Doctor of Philosophy (PhD)




Photoelectron emission currents from P-GaAs and p-InP into aqueous and non-aqueous electrolytes have been measured and current theories examined critically. The linearized optimal current/potential relation for p-GaAs followed the 3/2 power law and gave the reciprocal power results 0.66 (+OR-) 0.17 and 0.61 (+OR-) 0.09 at pH 7.0 and 11.4, respectively. The threshold potential was -1.00 V (+OR-) 0.09 V(SCE) at both pH's. Corresponding experiments at p-InP gave 0.70 (+OR-) 0.07 for reciprocal power at these pH's and a threshold potential of -0.65 V (+OR-) 0.02 (SCE). Both crystals followed the 3/2 power law for the photocurrent/wavelength relation with work functions of 2.48 (+OR-) 0.12 eV and 2.53 (+OR-) 0.15 eV for p-GaAs and p-InP, respectively.

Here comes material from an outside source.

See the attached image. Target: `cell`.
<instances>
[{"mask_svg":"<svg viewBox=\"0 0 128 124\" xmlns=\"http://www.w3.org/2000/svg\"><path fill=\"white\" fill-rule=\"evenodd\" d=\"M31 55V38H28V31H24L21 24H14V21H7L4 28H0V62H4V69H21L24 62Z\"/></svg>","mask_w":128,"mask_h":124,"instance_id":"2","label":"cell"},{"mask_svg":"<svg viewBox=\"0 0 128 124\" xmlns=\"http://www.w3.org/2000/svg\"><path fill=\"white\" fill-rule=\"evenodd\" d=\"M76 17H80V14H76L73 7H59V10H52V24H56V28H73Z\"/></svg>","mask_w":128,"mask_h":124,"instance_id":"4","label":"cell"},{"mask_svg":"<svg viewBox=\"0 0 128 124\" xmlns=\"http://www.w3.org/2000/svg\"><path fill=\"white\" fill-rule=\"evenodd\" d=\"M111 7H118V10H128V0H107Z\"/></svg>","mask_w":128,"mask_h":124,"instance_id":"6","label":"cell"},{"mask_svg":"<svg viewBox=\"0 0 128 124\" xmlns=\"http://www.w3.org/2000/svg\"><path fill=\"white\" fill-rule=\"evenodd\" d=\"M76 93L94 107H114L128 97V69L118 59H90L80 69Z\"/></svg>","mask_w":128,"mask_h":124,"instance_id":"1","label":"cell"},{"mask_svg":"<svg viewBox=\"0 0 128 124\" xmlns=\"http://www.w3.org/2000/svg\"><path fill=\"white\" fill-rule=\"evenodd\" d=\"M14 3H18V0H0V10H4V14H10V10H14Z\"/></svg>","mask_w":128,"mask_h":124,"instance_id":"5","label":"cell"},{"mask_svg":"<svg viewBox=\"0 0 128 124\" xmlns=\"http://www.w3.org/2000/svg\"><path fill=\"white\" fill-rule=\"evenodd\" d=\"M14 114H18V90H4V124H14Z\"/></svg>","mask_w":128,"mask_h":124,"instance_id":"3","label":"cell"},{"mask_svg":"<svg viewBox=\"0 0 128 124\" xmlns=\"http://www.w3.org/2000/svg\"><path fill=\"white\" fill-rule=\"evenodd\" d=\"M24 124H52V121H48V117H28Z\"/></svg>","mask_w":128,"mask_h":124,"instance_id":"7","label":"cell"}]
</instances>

The theoretical square law, which characterizes the photoelectron emitted at energies lower than the volume work function, was tested and both semiconductor followed it closely. The semiconductor surfaces were characterized with Mott-Schottky experiments. It was found that the crystal surfaces changed drastically with time in aqueous electrolytes, especially p-GaAs. These changes decreased the efficiency of the photocurrents and produced deviations from the 3/2 power law. During the performance of these experiments, it was found that nitrous oxide reduced in dark at pH > 9.0. It is postulated that hydrogen reduction and formation of solvated electrons at the interface are involved in this process. In the pH > 9 range an anodic wave was found and assigned to hydride states on the surface of p-GaAs. These hydride states might be the source of atomic hydrogen for the dark N(,2)O reaction. Similar processes were not observed at p-InP nor in nonaqueous systems. Organic solvents were used to study the photoemission currents; however, a full characterization of the process could not be achieved due to the lack of a suitable electron scavenger and the lower efficiencies of the photoemission processes.